Thursday, December 08, 2005

Winter Snaps Back

Shivering in his winter woollies Yorkie Pittstop admits he feels the Hanoi cold, but insists he’s not a big girl, it’s just the humidity that makes him cry


Visiting foreigners walking around often chortle to themselves looking at the locals, including myself, driving around in Hanoi in wintertime dressed like they’re off to climb K2.

Of course technically, last week it was only between 12- 15 degrees, I mean, let’s face it, the North of Siberia it ain’t. It should have been my time to shine, to show my durability, my youthful vigour and non-tropical cold-compatibility. But, alas, no – during summer I melt, and in winter I freeze.

One winter I met a man from Alaska, and as I sat with shivering hands and chattering teeth over a piping hot coffee on Hoan Kiem Lake, he stood boldly on the pavement in a T-shirt and shorts and waxed lyrical, describing it as the “perfect summer’s day”.

So why is it the expat residents – from cold spots like Canada and Northern Europe – lose their winter mojo in Hanoi? The general consensus is the cold gets into your bones. Especially at home, where the high humidity means it sort of rises, like the fingers of an aggrieved zombie, straight through your floor.
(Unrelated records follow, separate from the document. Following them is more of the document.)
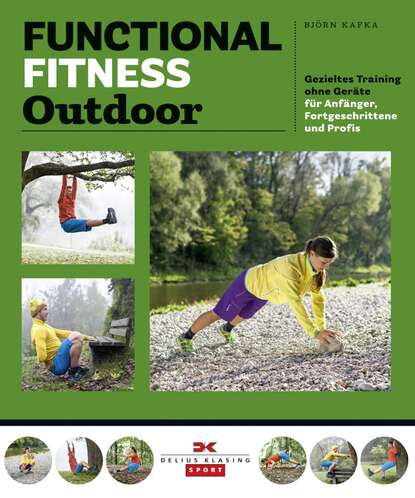 Functional Fitness Outdoor - Björn Kafka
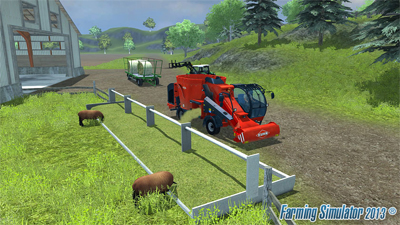 farming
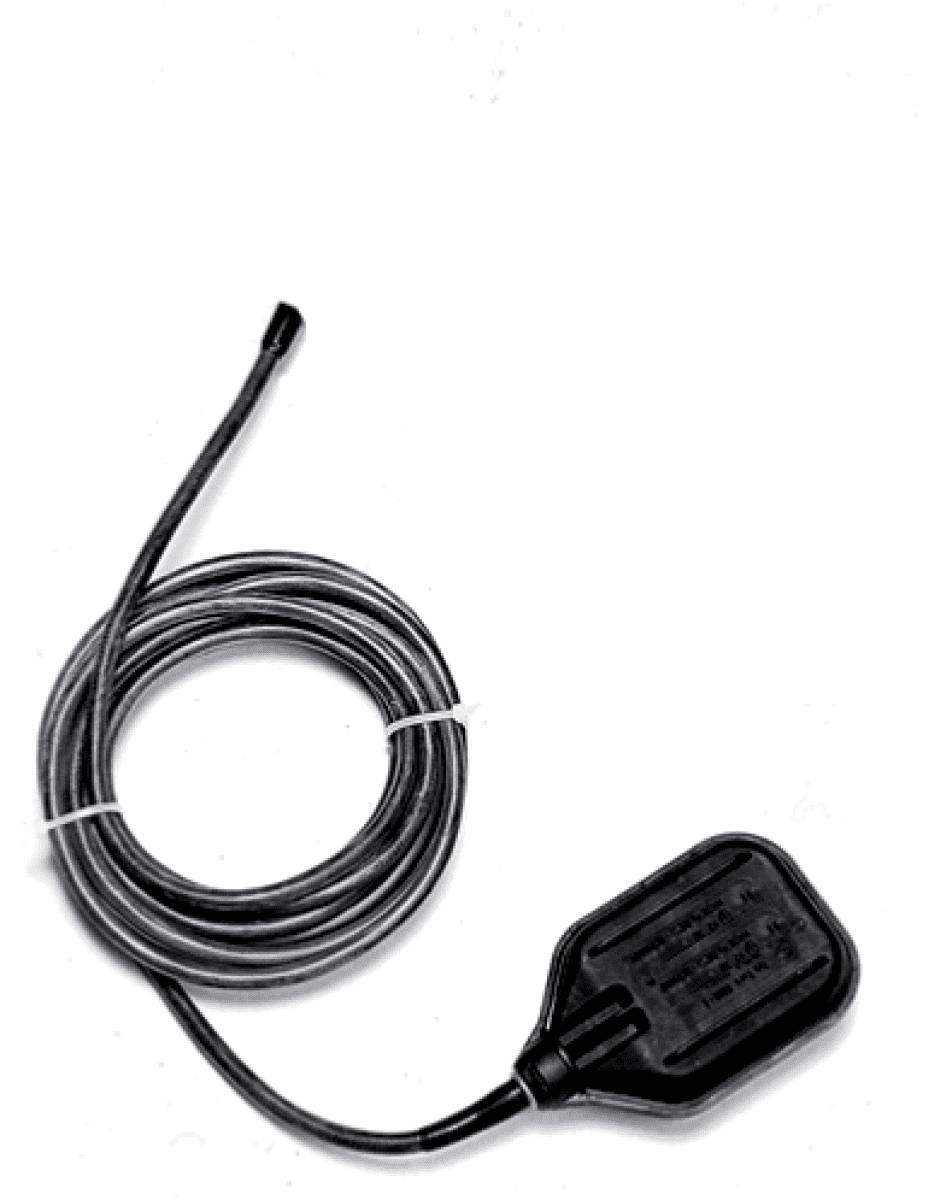 Wilo Schwimmerschalter WA 65 5 m Kabel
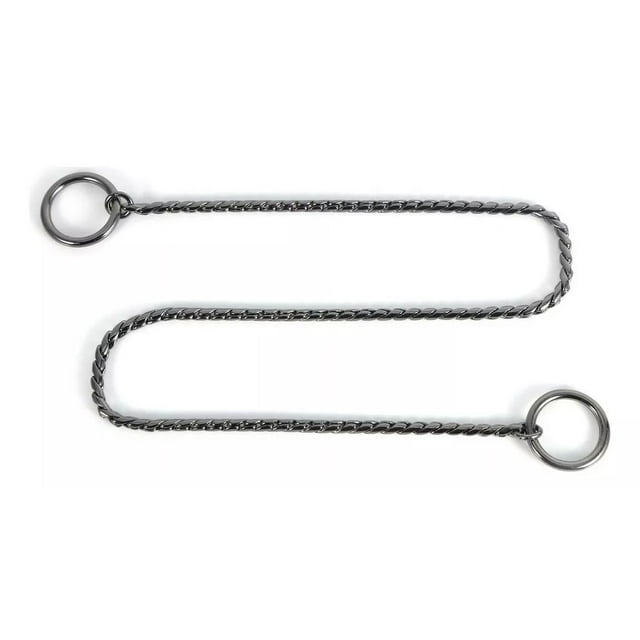 Collares De Entrenamiento Perros Cadena Serpiente 4mm X 50cm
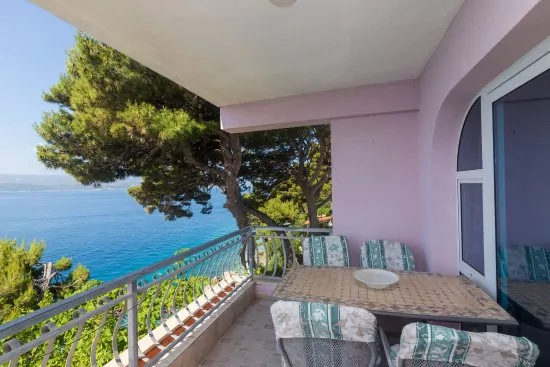 Apartmán Střední Dalmácie - Staniči DA 2609 N4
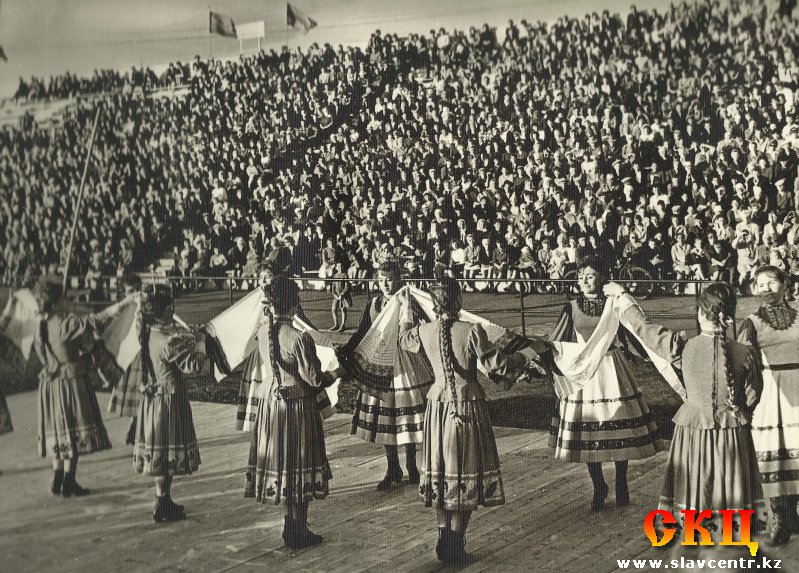 Хор Шиллера (Павлодар, 1966)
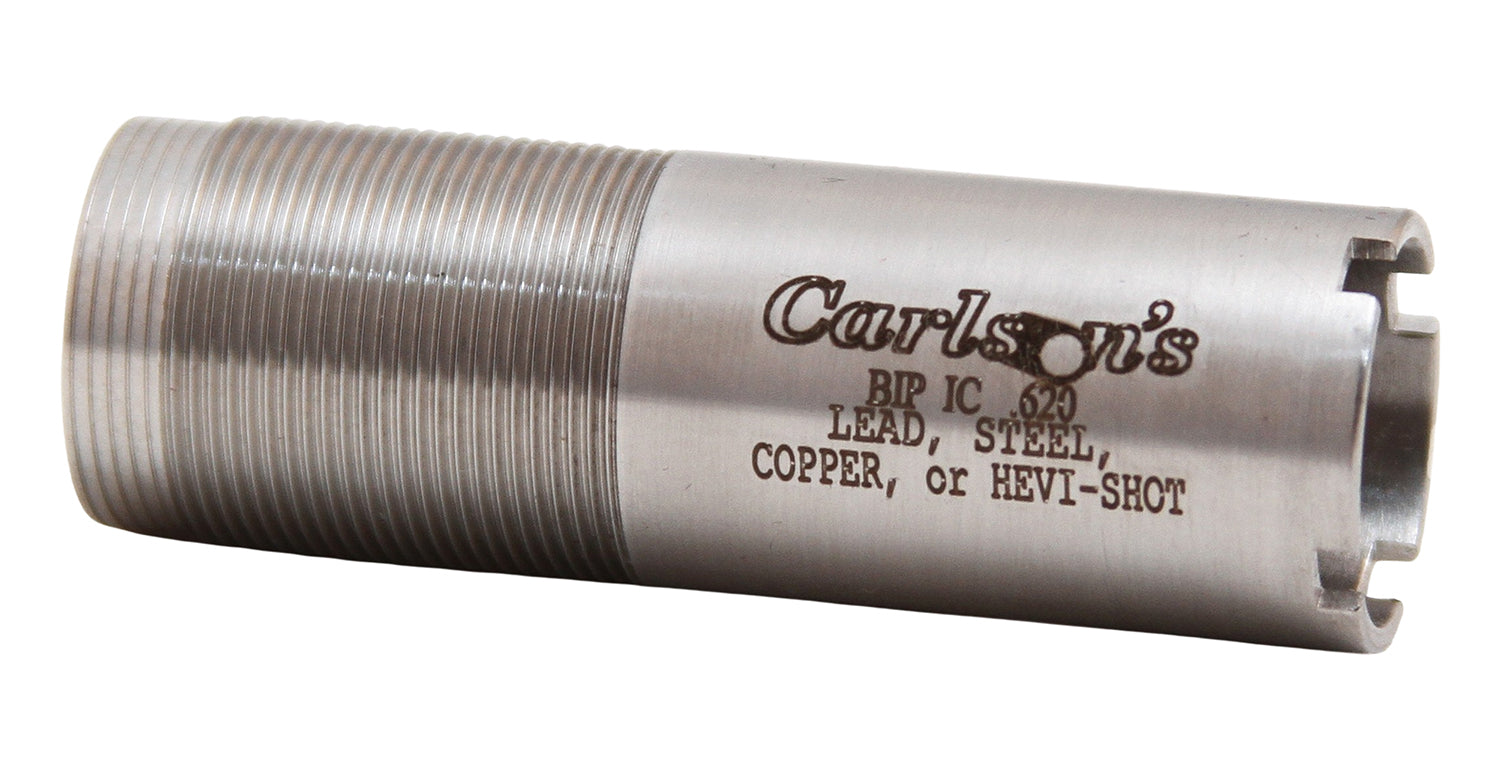 Carlson's 54413 Browning 20 Gauge Improved Cylinder Flush Stainless Choke Tube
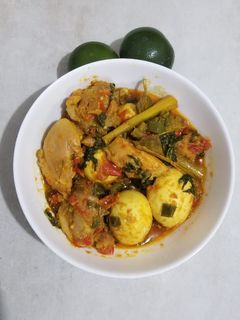 Foto resep Ayam Woku-Woku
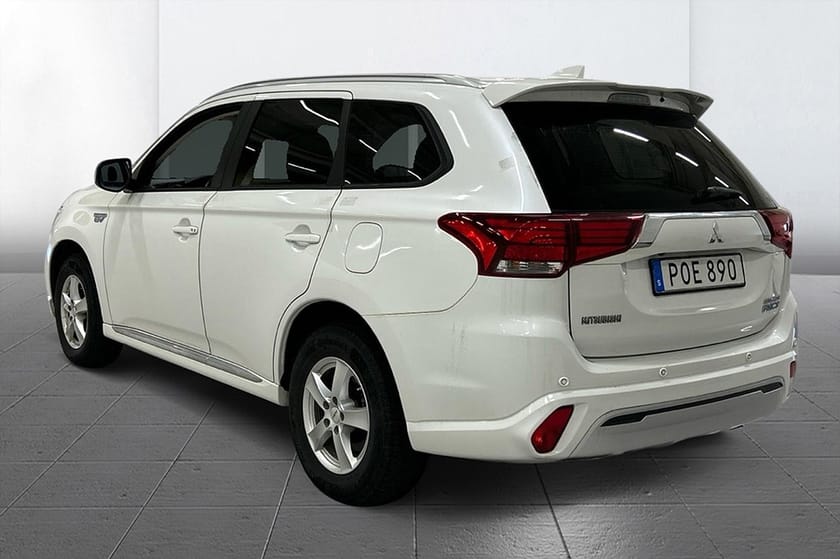 Bild 5 av Mitsubishi Outlander PHEV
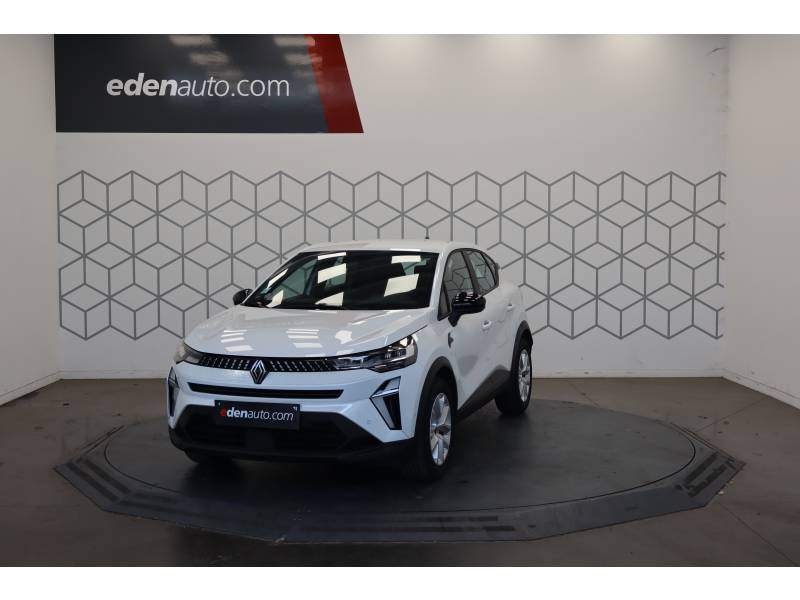 Renault Captur TCe 90 Evolution 2024 Renault Captur TCe 90 Evolution  occasion à Lons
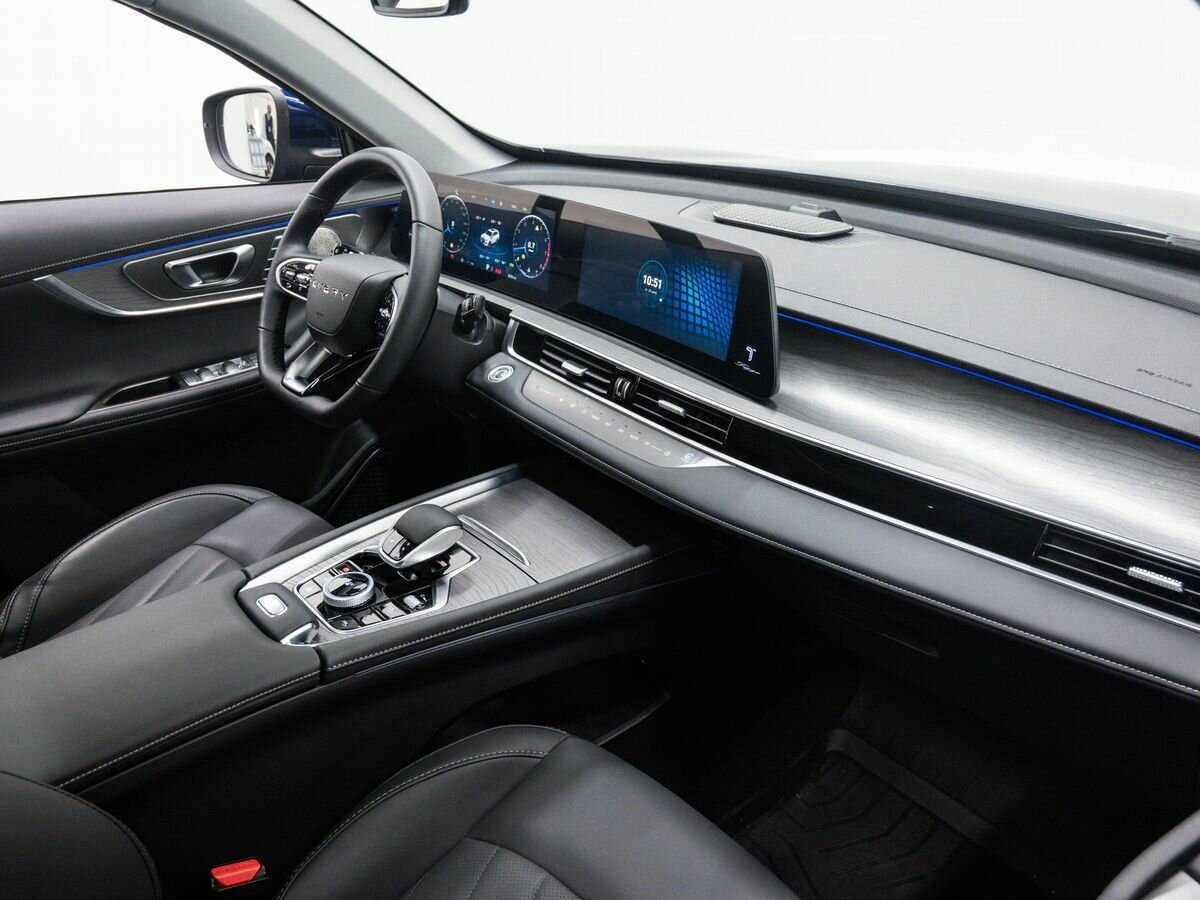 Купить Chery Tiggo 8 Pro Max с пробегом. Фото: #7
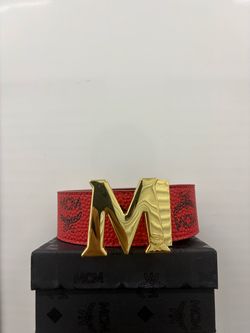 Men’s luxury belt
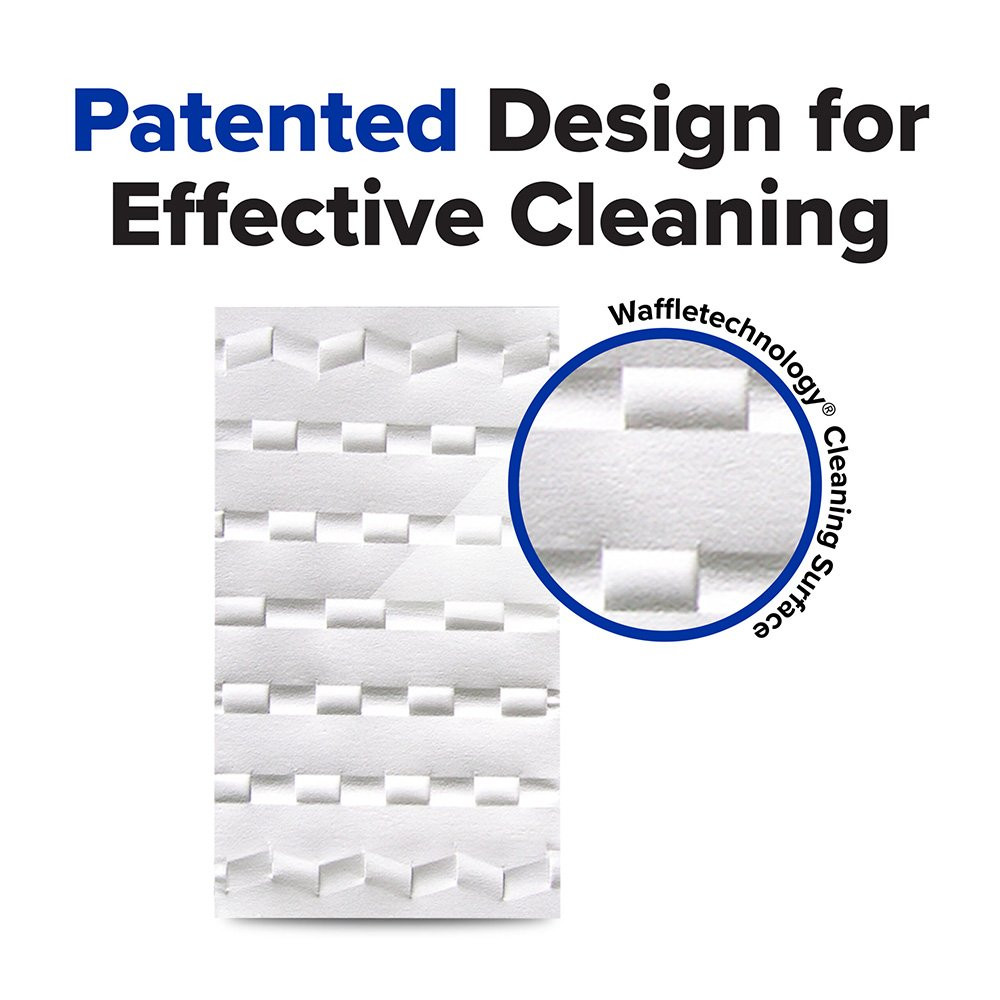 Panini Check Scanner Cleaning Card with Waffletechnology®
So in tiled houses you get cold just walking around.

There is also no tradition of fires, and most foreigners refusing to believe how cold it gets, never bother to buy heaters, until it’s too late, hence Hanoi is the only city I’ve lived in where I’ve seen people walk around their house wrapped in blankets with scarves and beanies.

Another problem is most people continue to travel by motorbike, which multiplies the chill factor. The foreign tourists in their shorts are walking around keeping the blood flowing while we’re motionless and exposed.

My friends in Ho Chi Minh City are always slagging off the Hanoi weather and telling me to move. But expat Hanoians would never admit defeat. Sure, down south, the sun shines all year around, but up north there’s the natural cycle of the seasons. We have an autumn and a spring, and although somewhat fleeting, I love them both.

In the event this winter does get too cold, and they say it very well might, there is, of course, always a happy medium. In this case it’s referred to as Hoi An.

“If winter comes, can spring be far behind?”
- Percy Bysshe Shelley, Ode to the West Wind.

1 comment:

Venitha said...

Oh, man, what I would give for some cold weather! Singapore's heat is relentless. This just can't be December.